Nagy is replicating what coach Andy Reid did with the Eagles and Chiefs when Nagy served as an offensive assistant under Reid with both teams the past 10 years. And the time off has nothing to do with the Bears blowing out the Buccaneers Sunday; it was already scheduled.

"None of it had to do with winning," Nagy said. "This is what we were going to do from the start. It's something that I've taken with me from what we've done in the past in Philadelphia and in Kansas City. Coach Reid has had a hell of a record coming after bye weeks."

For the record, Reid is an impressive 16-3 following byes with the Eagles and Chiefs.

"It doesn't mean that you win every time coming off of the bye, but there is a method to the madness and I think the biggest thing with this is that it's OK," Nagy said. "You want to give your coaches and your players a breather and you have enough trust in them to understand that they're professionals. They need to take care of themselves.

"It's important in so many different areas. I feel like sometimes you can overdo it and you can just try to squeeze every little ounce of time that you're allowed or permitted with these guys and in my opinion it's just better to let them have their time, regroup, understand that this is a long stretch here. So if we're going to get an opportunity to take a breather and re-energize, now is a great time to do it for coaches and players."

Mirror, mirror on the wall
The Bears are sitting pretty atop the NFC North with a 3-1 record and their first three-game winning streak since they opened 3-0 in 2013. But Nagy repeatedly reminds his players that the season is a marathon and not a sprint and he knows that the Bears need to continue to improve.

With that in mind, Nagy and his assistants will spend the bye week looking in a mirror.

"As a team, we'll self-scout," he said. "We'll see what we're doing, if there's some tendencies where we're at with that. Every team will do that."

The coaches are also looking at ways that they can work more efficiently as a staff, mainly with communication, organization and time management.

"Little things that no one thinks of, that's what we're doing right now, too, being our first year," Nagy said. "This isn't about the offense or the defense, this is about us as a staff. We're going to do everything we possibly can to help everybody within this organization, and that's one way during this bye week that we'll try to clean that stuff. Does a certain coach have too many responsibilities? Is he doing too much and it's taking away from him being a good coach? So just little things."

Timing is everything
With the Bears relatively healthy and having won three straight games, their bye may not have come at the most opportune time. Tight end Trey Burton certainly doesn't think so.
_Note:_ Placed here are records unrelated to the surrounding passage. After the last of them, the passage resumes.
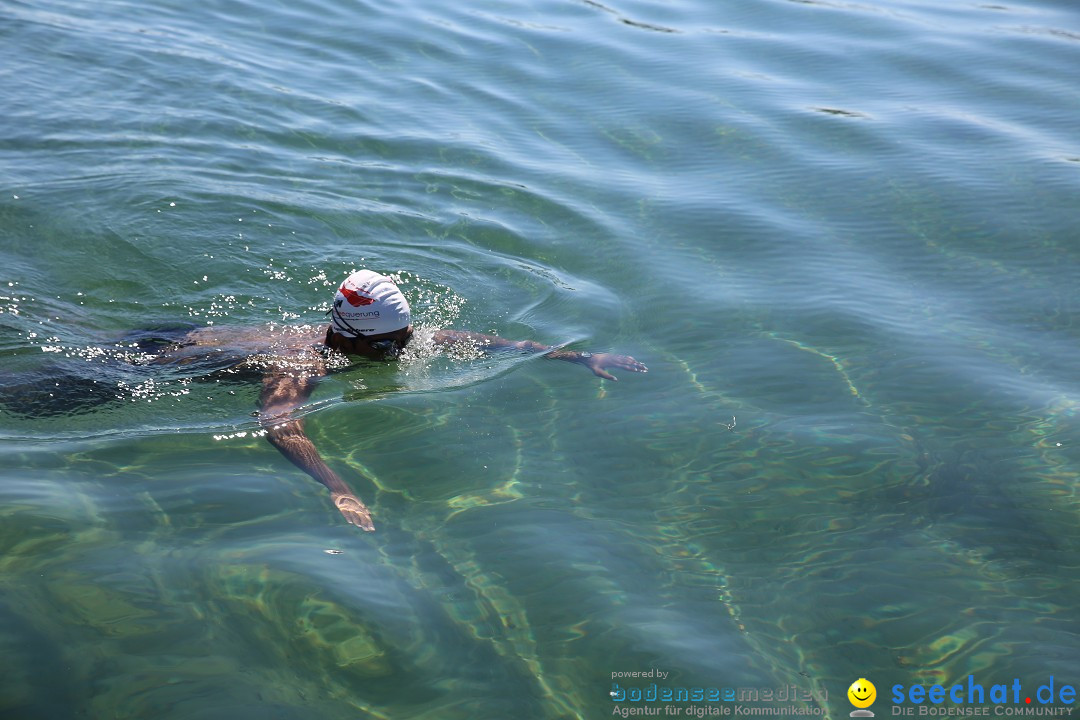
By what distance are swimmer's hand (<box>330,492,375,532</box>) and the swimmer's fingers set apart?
2006 mm

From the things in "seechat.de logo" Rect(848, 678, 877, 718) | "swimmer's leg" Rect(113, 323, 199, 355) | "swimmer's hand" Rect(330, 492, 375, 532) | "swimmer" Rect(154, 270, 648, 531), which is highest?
"swimmer" Rect(154, 270, 648, 531)

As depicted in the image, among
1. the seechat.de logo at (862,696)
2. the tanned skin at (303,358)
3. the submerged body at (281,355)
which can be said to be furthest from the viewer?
the submerged body at (281,355)

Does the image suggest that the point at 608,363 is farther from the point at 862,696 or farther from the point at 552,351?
the point at 862,696

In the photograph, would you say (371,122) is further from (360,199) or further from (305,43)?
(305,43)

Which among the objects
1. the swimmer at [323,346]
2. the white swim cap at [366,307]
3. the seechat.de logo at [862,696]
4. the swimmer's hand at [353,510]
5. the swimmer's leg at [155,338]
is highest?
the white swim cap at [366,307]

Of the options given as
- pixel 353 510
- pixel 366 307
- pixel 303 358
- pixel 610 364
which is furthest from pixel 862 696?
pixel 303 358

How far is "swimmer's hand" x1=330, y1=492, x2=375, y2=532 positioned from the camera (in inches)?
187

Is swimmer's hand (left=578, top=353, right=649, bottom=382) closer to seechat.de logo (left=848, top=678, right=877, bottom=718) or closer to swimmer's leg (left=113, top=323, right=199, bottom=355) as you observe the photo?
swimmer's leg (left=113, top=323, right=199, bottom=355)

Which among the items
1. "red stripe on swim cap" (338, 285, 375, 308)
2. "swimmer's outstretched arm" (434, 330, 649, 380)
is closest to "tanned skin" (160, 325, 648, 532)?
"swimmer's outstretched arm" (434, 330, 649, 380)

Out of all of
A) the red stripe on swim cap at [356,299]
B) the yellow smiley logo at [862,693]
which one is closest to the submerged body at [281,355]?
the red stripe on swim cap at [356,299]

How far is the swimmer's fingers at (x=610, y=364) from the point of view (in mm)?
6355

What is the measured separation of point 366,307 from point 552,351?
1.28m

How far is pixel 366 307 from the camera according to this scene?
239 inches

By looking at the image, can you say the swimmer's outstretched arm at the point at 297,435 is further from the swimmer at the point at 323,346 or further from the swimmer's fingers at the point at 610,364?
the swimmer's fingers at the point at 610,364
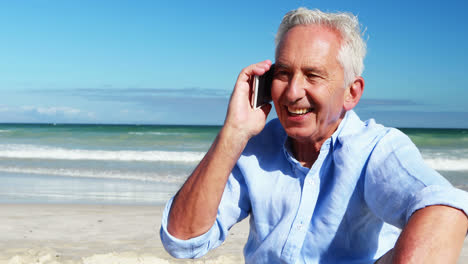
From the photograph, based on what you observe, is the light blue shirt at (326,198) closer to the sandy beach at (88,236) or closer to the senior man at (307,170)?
the senior man at (307,170)

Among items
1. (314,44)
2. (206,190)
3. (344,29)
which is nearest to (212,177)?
(206,190)

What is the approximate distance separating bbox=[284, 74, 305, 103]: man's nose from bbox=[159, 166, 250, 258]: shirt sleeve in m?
0.39

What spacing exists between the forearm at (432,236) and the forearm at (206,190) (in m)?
0.68

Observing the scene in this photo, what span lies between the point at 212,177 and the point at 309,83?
51 centimetres

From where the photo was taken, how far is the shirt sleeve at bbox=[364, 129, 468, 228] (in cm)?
150

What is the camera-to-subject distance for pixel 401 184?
1650 mm

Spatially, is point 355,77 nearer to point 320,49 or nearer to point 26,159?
point 320,49

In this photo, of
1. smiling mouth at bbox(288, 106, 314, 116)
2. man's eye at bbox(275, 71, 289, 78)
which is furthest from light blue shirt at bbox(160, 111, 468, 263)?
man's eye at bbox(275, 71, 289, 78)

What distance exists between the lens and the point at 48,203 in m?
7.23

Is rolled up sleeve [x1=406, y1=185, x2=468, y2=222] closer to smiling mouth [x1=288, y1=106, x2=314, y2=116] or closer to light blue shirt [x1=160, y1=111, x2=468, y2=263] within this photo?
light blue shirt [x1=160, y1=111, x2=468, y2=263]

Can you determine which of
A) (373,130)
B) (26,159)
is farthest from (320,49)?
(26,159)

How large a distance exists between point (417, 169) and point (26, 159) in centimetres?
1488

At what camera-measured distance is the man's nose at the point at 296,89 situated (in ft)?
6.09

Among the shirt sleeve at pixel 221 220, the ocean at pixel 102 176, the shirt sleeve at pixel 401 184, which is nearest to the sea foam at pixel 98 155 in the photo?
the ocean at pixel 102 176
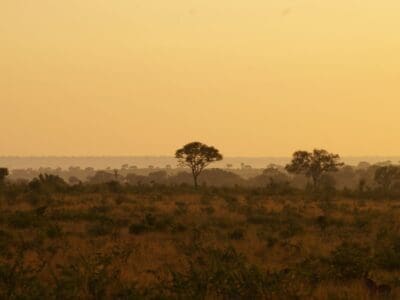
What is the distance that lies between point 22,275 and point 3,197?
70.4 feet

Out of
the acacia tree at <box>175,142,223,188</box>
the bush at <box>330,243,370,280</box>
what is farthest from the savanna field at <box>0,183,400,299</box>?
the acacia tree at <box>175,142,223,188</box>

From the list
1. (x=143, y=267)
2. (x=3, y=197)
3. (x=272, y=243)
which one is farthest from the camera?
(x=3, y=197)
"It's the worst possible time to have a bye week," Burton said. "Two years ago in Philly, we were 3-1 going into the bye, beating teams up and lost seven of nine off the bye week."

Nagy understands Burton's concern, but the coach likes the timing of the bye week.

"I'm OK with where this fits," Nagy said. "We've prepared for it. We had a long preseason, and this is actually like the middle of the season for us right now. So our guys, it's a good time for them."